● Stated exercise:
Without including any pictures, copy each entry below exactly.

● Dataset:
○ ○ ○ ○

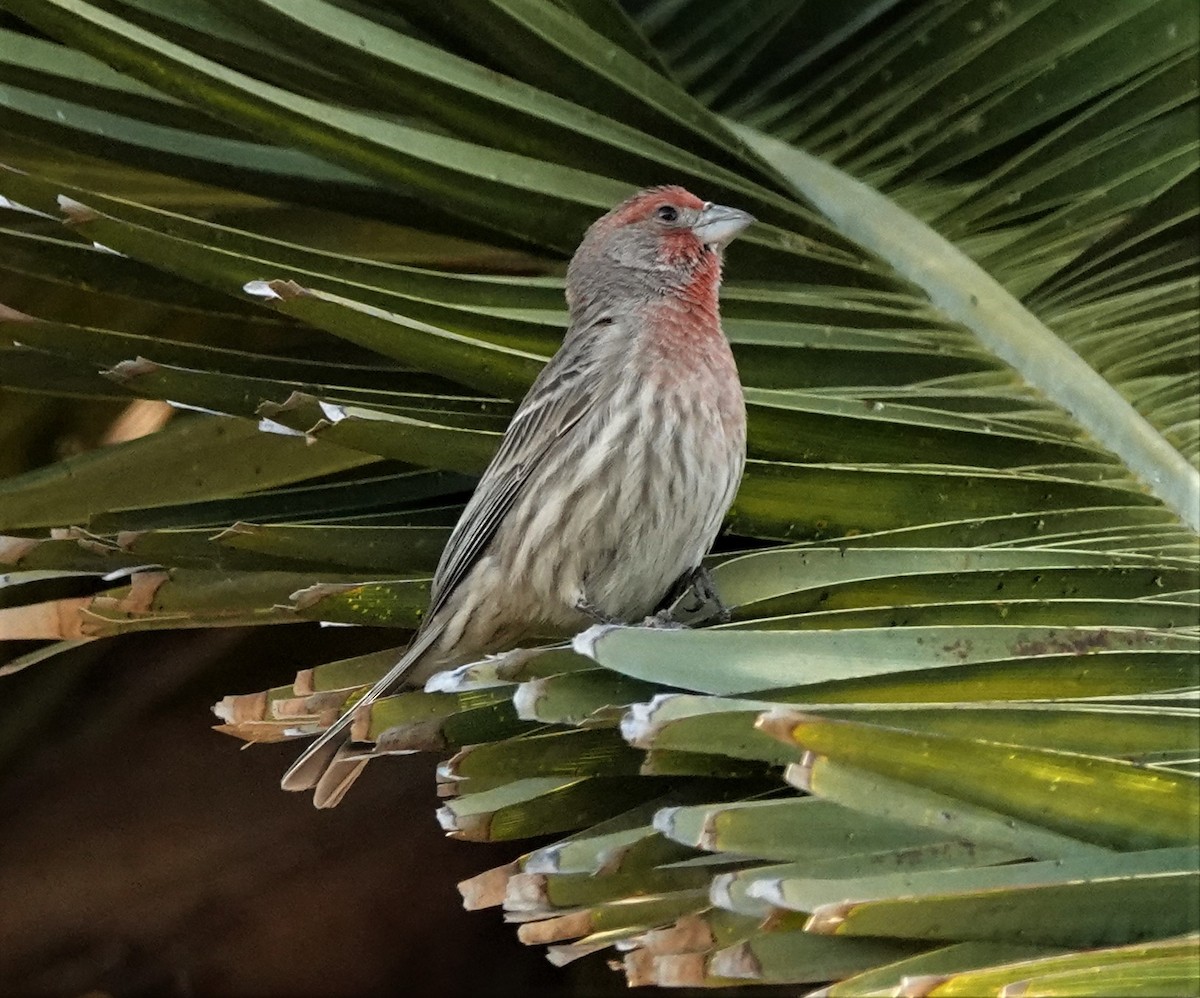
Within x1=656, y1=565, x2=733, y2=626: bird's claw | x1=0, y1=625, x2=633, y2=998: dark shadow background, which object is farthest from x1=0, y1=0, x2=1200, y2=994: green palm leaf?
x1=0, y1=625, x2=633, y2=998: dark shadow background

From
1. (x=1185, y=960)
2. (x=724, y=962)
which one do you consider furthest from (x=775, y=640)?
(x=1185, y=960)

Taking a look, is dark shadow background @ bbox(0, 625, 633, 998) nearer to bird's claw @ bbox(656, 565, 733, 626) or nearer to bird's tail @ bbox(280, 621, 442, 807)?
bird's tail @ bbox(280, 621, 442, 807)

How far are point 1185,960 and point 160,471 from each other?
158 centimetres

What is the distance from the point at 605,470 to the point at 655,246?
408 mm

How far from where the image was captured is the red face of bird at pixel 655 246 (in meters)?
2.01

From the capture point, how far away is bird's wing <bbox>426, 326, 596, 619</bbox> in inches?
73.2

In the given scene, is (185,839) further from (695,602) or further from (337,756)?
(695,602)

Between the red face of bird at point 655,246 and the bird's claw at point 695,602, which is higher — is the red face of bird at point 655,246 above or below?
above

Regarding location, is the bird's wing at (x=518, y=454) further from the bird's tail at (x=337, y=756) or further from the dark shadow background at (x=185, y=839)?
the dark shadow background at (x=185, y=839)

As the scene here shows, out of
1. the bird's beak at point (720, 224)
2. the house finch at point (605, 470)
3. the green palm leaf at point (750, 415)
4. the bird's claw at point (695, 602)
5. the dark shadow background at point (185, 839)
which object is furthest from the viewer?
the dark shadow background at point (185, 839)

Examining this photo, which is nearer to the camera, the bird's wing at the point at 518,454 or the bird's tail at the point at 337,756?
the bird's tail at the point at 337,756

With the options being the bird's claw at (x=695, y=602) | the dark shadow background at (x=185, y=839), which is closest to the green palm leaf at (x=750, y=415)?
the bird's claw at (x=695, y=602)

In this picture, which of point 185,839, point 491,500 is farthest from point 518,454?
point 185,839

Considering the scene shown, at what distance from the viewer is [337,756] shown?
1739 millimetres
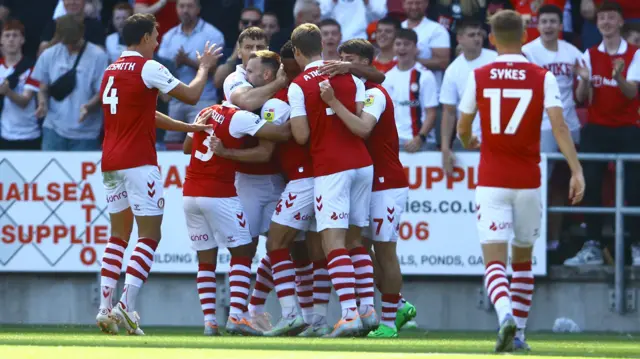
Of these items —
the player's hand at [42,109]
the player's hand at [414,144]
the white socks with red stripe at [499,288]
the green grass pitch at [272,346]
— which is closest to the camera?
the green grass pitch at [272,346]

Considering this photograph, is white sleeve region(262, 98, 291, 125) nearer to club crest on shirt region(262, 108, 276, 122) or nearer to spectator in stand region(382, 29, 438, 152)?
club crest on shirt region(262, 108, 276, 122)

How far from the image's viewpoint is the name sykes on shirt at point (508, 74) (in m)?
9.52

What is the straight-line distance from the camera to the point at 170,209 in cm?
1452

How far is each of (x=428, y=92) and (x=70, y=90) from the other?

○ ○ ○ ○

● Task output:
Within x1=656, y1=565, x2=733, y2=626: bird's claw | x1=0, y1=625, x2=633, y2=998: dark shadow background, which object is farthest from x1=0, y1=0, x2=1200, y2=994: green palm leaf?
x1=0, y1=625, x2=633, y2=998: dark shadow background

From
1. (x=1185, y=960)
2. (x=724, y=962)
which one do you consider furthest from (x=775, y=640)?
(x=1185, y=960)

Taking a look, is dark shadow background @ bbox(0, 625, 633, 998) nearer to bird's claw @ bbox(656, 565, 733, 626) or nearer to bird's tail @ bbox(280, 621, 442, 807)?
bird's tail @ bbox(280, 621, 442, 807)

How far are point 1185,960 and point 160,471 from each other?
158 centimetres

What is the distance from the point at 605,470 to the point at 655,246?
408 mm

How far from where the image was captured is the red face of bird at pixel 655 246 (in meters)?
2.01

From the capture point, how far away is bird's wing <bbox>426, 326, 596, 619</bbox> in inches?
73.2

In the given scene, is (185,839) further from (695,602) or further from (337,756)?
(695,602)

Between the red face of bird at point 655,246 and the bird's claw at point 695,602, which is higher — is the red face of bird at point 655,246 above or below?
above

Regarding location, is the bird's wing at (x=518, y=454) further from the bird's tail at (x=337, y=756) or further from the dark shadow background at (x=185, y=839)?
the dark shadow background at (x=185, y=839)

As the scene here shows, out of
1. the bird's beak at point (720, 224)
2. the house finch at point (605, 470)
3. the green palm leaf at point (750, 415)
4. the bird's claw at point (695, 602)
5. the dark shadow background at point (185, 839)
which object is furthest from the viewer?
the dark shadow background at point (185, 839)

Examining this photo, which is nearer to the camera, the bird's wing at the point at 518,454 or the bird's tail at the point at 337,756?
the bird's tail at the point at 337,756

With the options being the bird's claw at (x=695, y=602) | the dark shadow background at (x=185, y=839), which is closest to the green palm leaf at (x=750, y=415)?
the bird's claw at (x=695, y=602)

In this picture, which of point 185,839, point 491,500 is farthest from point 518,454?
point 185,839

Considering the scene shown, at what distance from the viewer is [337,756] shown?
1739 millimetres
Of these items —
the player's hand at [42,109]
the player's hand at [414,144]
the white socks with red stripe at [499,288]
the green grass pitch at [272,346]
— which is closest to the camera?
the green grass pitch at [272,346]

Considering this photograph, is white sleeve region(262, 98, 291, 125) nearer to club crest on shirt region(262, 108, 276, 122) or nearer to spectator in stand region(382, 29, 438, 152)?
club crest on shirt region(262, 108, 276, 122)

How far from the image's viewpoint is the name sykes on shirt at point (508, 74) (in m)?
9.52

What is the straight-line distance from the camera to the point at 170,209 in cm?
1452

How far is each of (x=428, y=92) and (x=70, y=90) from the other?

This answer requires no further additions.